◆ Aim ◆
Copy all of the data below line for line without changing anything, and leave the pictures out of your answer.

BEGIN Data for this task

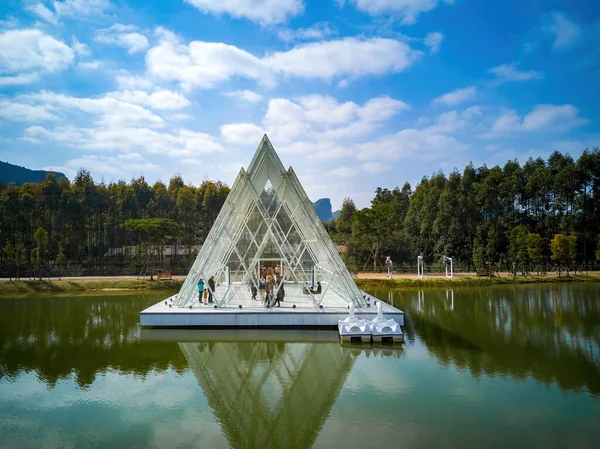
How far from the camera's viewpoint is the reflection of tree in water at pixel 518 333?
12.3 metres

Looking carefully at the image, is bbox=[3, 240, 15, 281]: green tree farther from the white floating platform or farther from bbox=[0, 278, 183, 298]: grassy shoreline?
the white floating platform

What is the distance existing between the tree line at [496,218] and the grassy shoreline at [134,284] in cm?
791

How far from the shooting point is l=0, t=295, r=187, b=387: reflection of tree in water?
1302 cm

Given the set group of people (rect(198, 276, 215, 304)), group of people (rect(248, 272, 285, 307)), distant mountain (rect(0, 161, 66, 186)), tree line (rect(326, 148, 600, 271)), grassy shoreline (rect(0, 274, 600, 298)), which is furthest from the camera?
distant mountain (rect(0, 161, 66, 186))

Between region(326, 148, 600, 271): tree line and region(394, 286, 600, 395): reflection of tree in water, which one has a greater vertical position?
region(326, 148, 600, 271): tree line

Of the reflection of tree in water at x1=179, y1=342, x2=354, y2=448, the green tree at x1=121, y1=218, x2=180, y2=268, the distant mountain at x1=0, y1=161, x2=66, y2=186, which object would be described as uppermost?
the distant mountain at x1=0, y1=161, x2=66, y2=186

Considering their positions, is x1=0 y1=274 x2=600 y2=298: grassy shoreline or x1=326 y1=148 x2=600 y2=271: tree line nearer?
x1=0 y1=274 x2=600 y2=298: grassy shoreline

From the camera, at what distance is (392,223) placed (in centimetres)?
5603

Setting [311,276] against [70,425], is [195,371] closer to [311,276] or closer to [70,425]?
[70,425]

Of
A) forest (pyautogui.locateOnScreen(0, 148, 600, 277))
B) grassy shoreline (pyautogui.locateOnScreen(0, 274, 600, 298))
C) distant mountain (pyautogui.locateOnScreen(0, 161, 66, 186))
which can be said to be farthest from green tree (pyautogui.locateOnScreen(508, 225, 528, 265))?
distant mountain (pyautogui.locateOnScreen(0, 161, 66, 186))

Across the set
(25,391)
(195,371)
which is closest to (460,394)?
(195,371)

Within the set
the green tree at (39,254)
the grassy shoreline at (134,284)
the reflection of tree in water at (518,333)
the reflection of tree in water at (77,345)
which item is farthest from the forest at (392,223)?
the reflection of tree in water at (77,345)

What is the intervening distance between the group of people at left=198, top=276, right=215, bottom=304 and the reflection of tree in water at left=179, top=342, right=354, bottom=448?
4050mm

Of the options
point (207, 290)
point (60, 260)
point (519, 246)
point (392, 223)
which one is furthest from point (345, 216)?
point (207, 290)
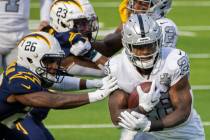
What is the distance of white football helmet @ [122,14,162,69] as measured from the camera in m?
6.93

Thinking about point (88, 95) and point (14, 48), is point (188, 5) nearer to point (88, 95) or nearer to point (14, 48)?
point (14, 48)

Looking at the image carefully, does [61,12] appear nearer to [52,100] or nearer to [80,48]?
[80,48]

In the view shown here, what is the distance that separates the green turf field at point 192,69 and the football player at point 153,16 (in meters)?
0.85

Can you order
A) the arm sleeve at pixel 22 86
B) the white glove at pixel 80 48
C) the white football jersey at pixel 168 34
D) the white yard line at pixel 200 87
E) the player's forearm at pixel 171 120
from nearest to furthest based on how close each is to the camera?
the player's forearm at pixel 171 120 < the arm sleeve at pixel 22 86 < the white football jersey at pixel 168 34 < the white glove at pixel 80 48 < the white yard line at pixel 200 87

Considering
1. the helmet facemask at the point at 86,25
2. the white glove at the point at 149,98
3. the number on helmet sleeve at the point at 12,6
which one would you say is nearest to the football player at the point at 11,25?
the number on helmet sleeve at the point at 12,6

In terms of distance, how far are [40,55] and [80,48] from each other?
1181 mm

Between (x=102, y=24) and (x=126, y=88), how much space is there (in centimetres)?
755

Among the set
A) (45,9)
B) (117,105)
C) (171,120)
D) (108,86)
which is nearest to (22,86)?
(108,86)

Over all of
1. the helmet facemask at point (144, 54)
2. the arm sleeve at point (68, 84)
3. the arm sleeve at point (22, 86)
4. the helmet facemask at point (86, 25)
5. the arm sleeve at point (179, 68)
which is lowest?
the arm sleeve at point (68, 84)

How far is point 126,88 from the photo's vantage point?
7.07m

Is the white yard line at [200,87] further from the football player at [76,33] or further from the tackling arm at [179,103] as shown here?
the tackling arm at [179,103]

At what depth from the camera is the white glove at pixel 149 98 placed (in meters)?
6.73

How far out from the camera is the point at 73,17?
8.95 metres

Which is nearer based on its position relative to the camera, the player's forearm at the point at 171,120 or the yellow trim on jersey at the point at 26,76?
the player's forearm at the point at 171,120
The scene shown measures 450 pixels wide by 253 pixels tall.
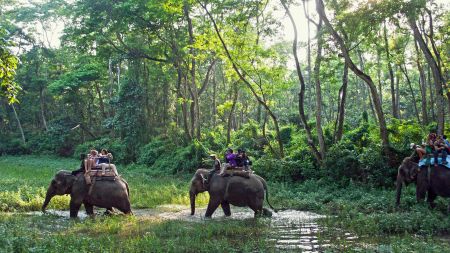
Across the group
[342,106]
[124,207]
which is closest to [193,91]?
[342,106]

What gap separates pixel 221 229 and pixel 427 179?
20.3ft

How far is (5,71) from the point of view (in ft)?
33.0

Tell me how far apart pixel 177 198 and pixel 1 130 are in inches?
1749

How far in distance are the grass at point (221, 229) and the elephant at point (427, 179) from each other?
41cm

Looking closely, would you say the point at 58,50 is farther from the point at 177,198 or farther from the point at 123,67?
the point at 177,198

END Data for this task

◆ Output for this exercise ◆
How far from the camera's viewpoint is the reflection of tree in water at pixel 518 333?
12.3 metres

Looking carefully at the image, is bbox=[3, 240, 15, 281]: green tree farther from the white floating platform or farther from bbox=[0, 278, 183, 298]: grassy shoreline?
the white floating platform

What is the distance existing between the tree line at [496,218] and the grassy shoreline at [134,284] in cm?
791

How far from the shooting point is l=0, t=295, r=187, b=387: reflection of tree in water?
1302 cm

Given the set group of people (rect(198, 276, 215, 304)), group of people (rect(248, 272, 285, 307)), distant mountain (rect(0, 161, 66, 186)), tree line (rect(326, 148, 600, 271)), grassy shoreline (rect(0, 274, 600, 298)), which is furthest from the camera?
distant mountain (rect(0, 161, 66, 186))

Between region(326, 148, 600, 271): tree line and region(394, 286, 600, 395): reflection of tree in water, which one has a greater vertical position?
region(326, 148, 600, 271): tree line

Of the reflection of tree in water at x1=179, y1=342, x2=354, y2=448, the green tree at x1=121, y1=218, x2=180, y2=268, the distant mountain at x1=0, y1=161, x2=66, y2=186, which object would be described as uppermost?
the distant mountain at x1=0, y1=161, x2=66, y2=186

Considering their positions, is x1=0 y1=274 x2=600 y2=298: grassy shoreline or x1=326 y1=148 x2=600 y2=271: tree line nearer?
x1=0 y1=274 x2=600 y2=298: grassy shoreline

From the camera, at what distance is (392,223) placed (in centimetres)?
5603

Setting [311,276] against [70,425], is [195,371] closer to [311,276] or closer to [70,425]?
[70,425]

Of
A) forest (pyautogui.locateOnScreen(0, 148, 600, 277))
B) grassy shoreline (pyautogui.locateOnScreen(0, 274, 600, 298))
C) distant mountain (pyautogui.locateOnScreen(0, 161, 66, 186))
which can be said to be farthest from green tree (pyautogui.locateOnScreen(508, 225, 528, 265))?
distant mountain (pyautogui.locateOnScreen(0, 161, 66, 186))

Across the set
(25,391)
(195,371)
which is closest to (460,394)?
(195,371)

Within the set
the green tree at (39,254)
the grassy shoreline at (134,284)
the reflection of tree in water at (518,333)
the reflection of tree in water at (77,345)
which item is farthest from the forest at (392,223)?
the reflection of tree in water at (77,345)

What is the intervening distance between the group of people at left=198, top=276, right=215, bottom=304 and the reflection of tree in water at left=179, top=342, right=354, bottom=448?
4050mm

Of the options
point (207, 290)
point (60, 260)
point (519, 246)
point (392, 223)
which one is furthest from point (345, 216)?
point (207, 290)
What is the distance of white football helmet @ [122,14,162,69] as measured from the camera in m?
6.93

Thinking about point (88, 95) and point (14, 48), is point (188, 5) nearer to point (88, 95) or nearer to point (14, 48)?
point (14, 48)

Looking at the image carefully, does [61,12] appear nearer to [52,100] or nearer to [80,48]?
[80,48]

In the view shown here, what is the distance that separates the green turf field at point 192,69 and the football player at point 153,16 (in meters)?
0.85

Can you order
A) the arm sleeve at pixel 22 86
B) the white glove at pixel 80 48
C) the white football jersey at pixel 168 34
D) the white yard line at pixel 200 87
E) the player's forearm at pixel 171 120
from nearest to furthest based on how close each is to the camera?
the player's forearm at pixel 171 120 < the arm sleeve at pixel 22 86 < the white football jersey at pixel 168 34 < the white glove at pixel 80 48 < the white yard line at pixel 200 87

Considering
1. the helmet facemask at the point at 86,25
2. the white glove at the point at 149,98
3. the number on helmet sleeve at the point at 12,6
which one would you say is nearest to the football player at the point at 11,25?
the number on helmet sleeve at the point at 12,6

In terms of distance, how far are [40,55] and [80,48] from each other?
1181 mm

Between (x=102, y=24) and (x=126, y=88), how much space is there (in centimetres)?
755

Among the set
A) (45,9)
B) (117,105)
C) (171,120)
D) (108,86)
which is nearest to (22,86)?
(108,86)

Over all of
1. the helmet facemask at point (144, 54)
2. the arm sleeve at point (68, 84)
3. the arm sleeve at point (22, 86)
4. the helmet facemask at point (86, 25)
5. the arm sleeve at point (179, 68)
which is lowest?
the arm sleeve at point (68, 84)

How far is point 126,88 from the photo's vantage point?
7.07m

Is the white yard line at [200,87] further from the football player at [76,33] or further from the tackling arm at [179,103] as shown here?
the tackling arm at [179,103]

At what depth from the camera is the white glove at pixel 149 98 placed (in meters)?
6.73

How far out from the camera is the point at 73,17?
8.95 metres

Which is nearer based on its position relative to the camera, the player's forearm at the point at 171,120 or the yellow trim on jersey at the point at 26,76?
the player's forearm at the point at 171,120
The scene shown measures 450 pixels wide by 253 pixels tall.
Across the group
[342,106]
[124,207]
which is closest to [193,91]?
[342,106]

What gap separates pixel 221 229 and pixel 427 179?
20.3ft

How far is (5,71) from the point of view (in ft)?
33.0

Tell me how far apart pixel 177 198 and pixel 1 130 are in inches?
1749

How far in distance are the grass at point (221, 229) and the elephant at point (427, 179) from each other?
41cm

Looking closely, would you say the point at 58,50 is farther from the point at 177,198 or farther from the point at 123,67?
the point at 177,198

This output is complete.